What this task involves:
Search the records below for the word "analyzely". Pull out each line that has it.

::: Source material

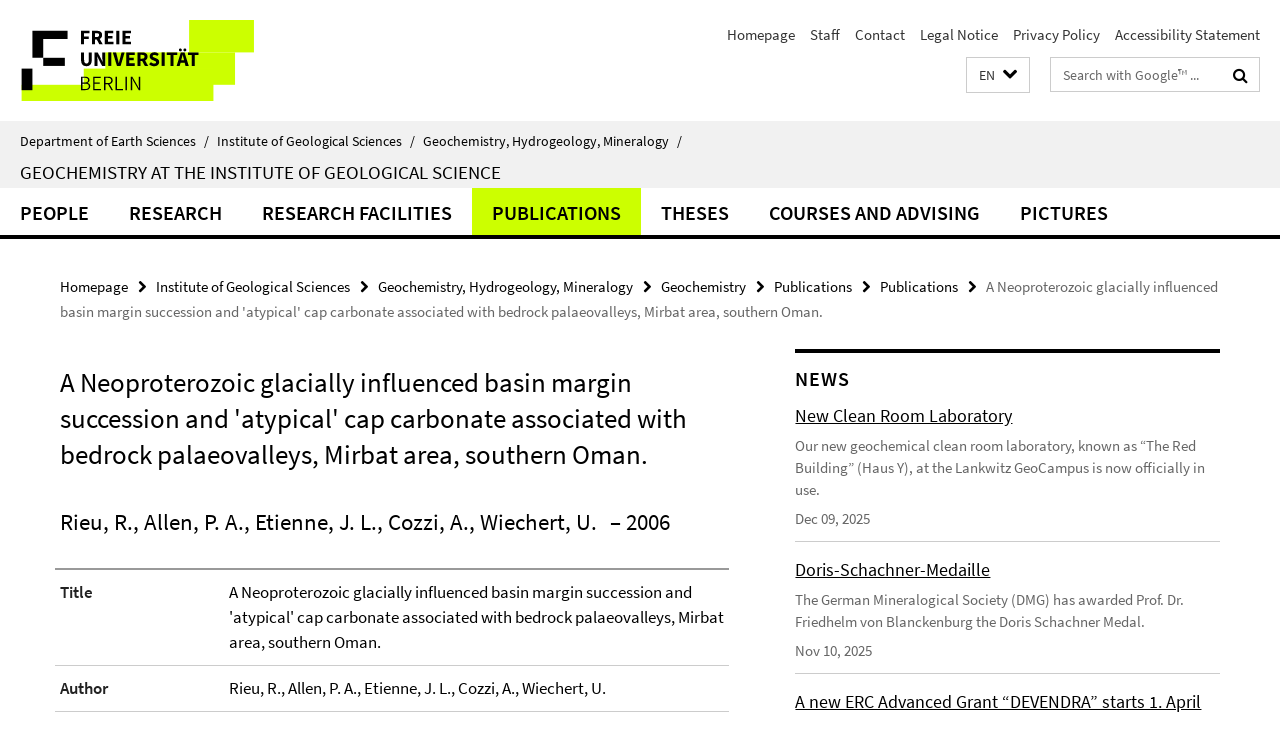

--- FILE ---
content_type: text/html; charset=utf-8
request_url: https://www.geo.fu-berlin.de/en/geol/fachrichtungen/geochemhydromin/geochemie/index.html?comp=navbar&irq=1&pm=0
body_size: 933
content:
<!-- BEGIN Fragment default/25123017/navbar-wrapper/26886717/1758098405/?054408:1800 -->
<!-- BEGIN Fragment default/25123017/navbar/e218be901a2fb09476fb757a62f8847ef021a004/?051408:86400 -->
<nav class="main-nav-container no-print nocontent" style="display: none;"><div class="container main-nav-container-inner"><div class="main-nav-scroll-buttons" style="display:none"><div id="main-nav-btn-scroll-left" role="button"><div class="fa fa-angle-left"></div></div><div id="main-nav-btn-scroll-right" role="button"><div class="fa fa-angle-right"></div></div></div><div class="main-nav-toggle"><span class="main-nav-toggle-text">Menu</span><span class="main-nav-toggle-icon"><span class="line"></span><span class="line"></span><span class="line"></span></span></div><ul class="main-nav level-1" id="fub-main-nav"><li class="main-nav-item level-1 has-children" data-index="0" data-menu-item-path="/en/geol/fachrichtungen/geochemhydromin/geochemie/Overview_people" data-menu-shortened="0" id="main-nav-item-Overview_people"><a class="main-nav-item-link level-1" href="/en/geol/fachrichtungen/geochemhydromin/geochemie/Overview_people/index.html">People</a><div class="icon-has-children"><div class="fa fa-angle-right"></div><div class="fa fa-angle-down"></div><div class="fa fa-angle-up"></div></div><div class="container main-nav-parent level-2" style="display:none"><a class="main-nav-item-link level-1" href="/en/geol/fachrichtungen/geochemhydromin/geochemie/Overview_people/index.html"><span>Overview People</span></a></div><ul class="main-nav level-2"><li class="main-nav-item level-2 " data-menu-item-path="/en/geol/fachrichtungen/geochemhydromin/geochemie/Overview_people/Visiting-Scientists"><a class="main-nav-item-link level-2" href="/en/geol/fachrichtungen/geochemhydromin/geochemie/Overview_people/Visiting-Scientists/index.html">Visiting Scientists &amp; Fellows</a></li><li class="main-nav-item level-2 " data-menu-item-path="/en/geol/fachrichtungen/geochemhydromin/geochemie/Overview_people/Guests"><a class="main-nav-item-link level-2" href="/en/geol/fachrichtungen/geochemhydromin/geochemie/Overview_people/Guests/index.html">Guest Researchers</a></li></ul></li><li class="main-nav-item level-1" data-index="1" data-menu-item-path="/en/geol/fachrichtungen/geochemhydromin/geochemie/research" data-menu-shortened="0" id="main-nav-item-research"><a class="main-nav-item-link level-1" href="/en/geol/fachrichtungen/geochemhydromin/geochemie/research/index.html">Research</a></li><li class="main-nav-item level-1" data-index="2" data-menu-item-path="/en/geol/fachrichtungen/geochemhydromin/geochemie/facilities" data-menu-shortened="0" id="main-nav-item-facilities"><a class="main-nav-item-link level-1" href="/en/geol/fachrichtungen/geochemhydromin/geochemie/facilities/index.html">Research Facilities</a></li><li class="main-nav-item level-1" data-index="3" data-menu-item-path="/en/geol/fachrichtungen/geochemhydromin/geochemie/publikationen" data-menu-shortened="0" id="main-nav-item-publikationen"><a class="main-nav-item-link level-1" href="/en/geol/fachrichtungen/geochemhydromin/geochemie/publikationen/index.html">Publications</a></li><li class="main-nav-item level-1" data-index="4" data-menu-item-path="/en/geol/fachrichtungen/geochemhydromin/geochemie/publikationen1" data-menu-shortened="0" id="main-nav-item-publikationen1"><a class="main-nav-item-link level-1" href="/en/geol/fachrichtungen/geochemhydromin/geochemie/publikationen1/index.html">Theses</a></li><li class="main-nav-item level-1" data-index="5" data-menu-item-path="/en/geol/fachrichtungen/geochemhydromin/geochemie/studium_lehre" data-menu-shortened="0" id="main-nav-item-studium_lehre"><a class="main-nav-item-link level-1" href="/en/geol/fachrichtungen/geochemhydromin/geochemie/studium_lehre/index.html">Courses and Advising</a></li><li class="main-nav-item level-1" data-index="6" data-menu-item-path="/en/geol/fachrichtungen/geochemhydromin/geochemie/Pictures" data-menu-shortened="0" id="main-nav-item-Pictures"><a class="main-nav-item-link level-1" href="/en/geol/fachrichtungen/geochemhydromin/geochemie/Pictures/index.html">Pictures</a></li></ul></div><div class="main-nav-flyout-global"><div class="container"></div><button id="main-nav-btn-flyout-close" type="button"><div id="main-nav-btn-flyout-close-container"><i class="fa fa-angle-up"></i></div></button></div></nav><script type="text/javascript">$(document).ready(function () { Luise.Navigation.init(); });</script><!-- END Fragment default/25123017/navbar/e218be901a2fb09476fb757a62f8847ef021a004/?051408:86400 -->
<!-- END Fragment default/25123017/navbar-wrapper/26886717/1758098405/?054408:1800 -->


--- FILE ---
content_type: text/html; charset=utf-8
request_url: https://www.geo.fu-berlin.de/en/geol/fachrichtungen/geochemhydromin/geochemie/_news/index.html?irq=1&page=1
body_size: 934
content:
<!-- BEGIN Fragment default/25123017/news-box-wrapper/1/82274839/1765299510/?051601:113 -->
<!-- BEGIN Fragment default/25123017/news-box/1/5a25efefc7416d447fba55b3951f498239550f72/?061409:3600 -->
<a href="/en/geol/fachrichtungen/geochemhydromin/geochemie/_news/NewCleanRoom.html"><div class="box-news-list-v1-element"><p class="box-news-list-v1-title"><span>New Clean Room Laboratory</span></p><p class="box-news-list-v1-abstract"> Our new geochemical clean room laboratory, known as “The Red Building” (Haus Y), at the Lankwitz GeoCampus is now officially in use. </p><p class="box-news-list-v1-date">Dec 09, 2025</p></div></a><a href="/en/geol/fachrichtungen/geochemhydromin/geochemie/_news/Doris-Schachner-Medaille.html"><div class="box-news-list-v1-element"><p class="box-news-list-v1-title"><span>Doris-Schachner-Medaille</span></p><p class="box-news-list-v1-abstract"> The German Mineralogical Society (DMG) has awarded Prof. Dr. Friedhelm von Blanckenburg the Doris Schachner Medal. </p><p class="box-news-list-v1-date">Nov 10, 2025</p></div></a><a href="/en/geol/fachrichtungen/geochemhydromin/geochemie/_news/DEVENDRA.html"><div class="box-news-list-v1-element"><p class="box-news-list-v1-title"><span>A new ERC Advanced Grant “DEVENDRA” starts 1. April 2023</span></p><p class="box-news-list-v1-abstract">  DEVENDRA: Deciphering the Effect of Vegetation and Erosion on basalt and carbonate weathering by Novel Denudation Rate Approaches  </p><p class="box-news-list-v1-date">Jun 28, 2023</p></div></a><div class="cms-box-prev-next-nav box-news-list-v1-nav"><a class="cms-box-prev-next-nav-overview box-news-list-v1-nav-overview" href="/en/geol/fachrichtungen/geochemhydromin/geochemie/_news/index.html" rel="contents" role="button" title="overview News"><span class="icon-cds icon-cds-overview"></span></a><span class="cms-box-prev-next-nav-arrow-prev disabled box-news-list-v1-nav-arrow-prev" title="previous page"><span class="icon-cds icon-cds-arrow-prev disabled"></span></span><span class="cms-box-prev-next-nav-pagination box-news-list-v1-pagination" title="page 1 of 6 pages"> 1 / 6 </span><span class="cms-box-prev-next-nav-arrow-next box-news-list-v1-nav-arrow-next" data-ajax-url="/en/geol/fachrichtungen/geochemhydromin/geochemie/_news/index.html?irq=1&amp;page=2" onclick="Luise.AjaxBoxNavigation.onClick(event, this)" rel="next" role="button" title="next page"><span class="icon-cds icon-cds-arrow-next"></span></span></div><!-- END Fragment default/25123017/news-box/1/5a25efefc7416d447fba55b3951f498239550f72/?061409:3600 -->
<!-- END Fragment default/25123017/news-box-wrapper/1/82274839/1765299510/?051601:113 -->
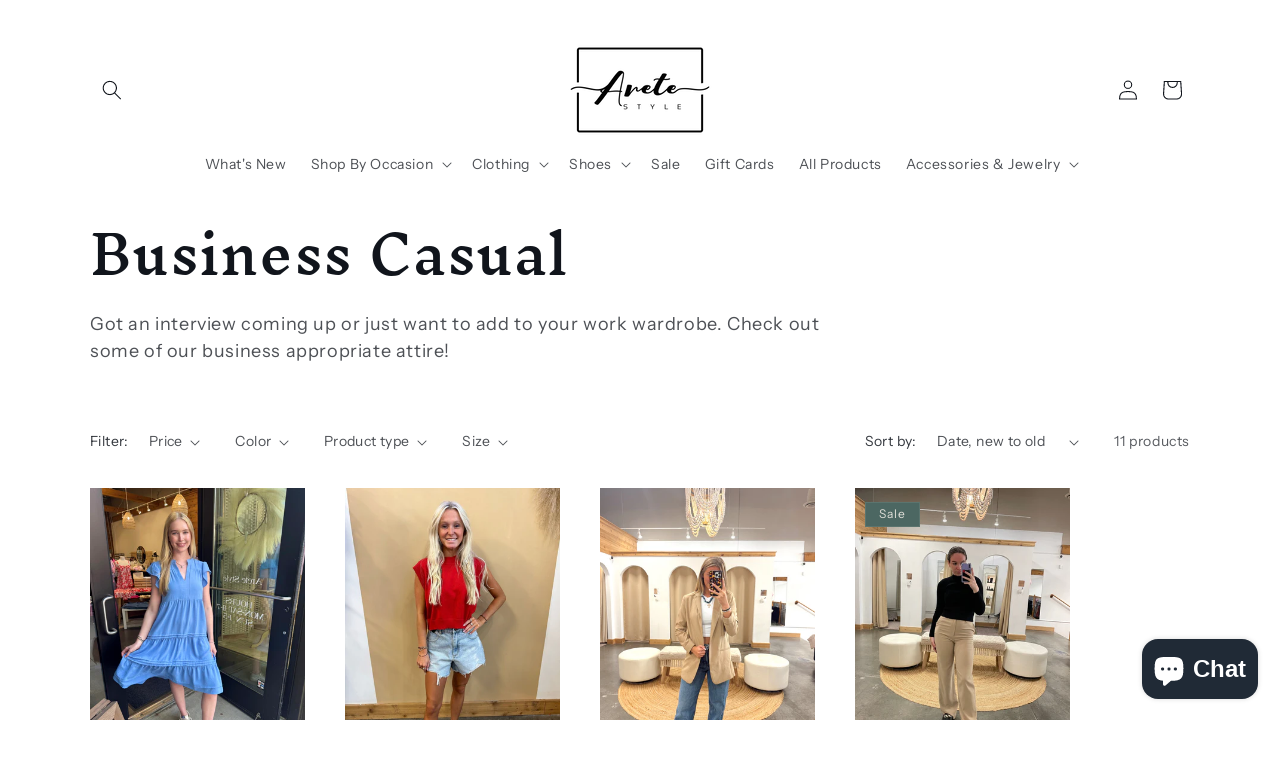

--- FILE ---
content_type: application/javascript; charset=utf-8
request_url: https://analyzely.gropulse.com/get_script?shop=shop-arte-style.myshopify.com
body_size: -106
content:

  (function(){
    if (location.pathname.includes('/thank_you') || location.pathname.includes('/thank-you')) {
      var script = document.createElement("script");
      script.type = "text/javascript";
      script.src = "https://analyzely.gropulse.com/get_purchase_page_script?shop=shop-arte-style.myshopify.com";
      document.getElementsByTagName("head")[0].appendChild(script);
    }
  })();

::::::

Answer box:
request_url: https://analyzely.gropulse.com/get_script?shop=shop-arte-style.myshopify.com
      script.src = "https://analyzely.gropulse.com/get_purchase_page_script?shop=shop-arte-style.myshopify.com";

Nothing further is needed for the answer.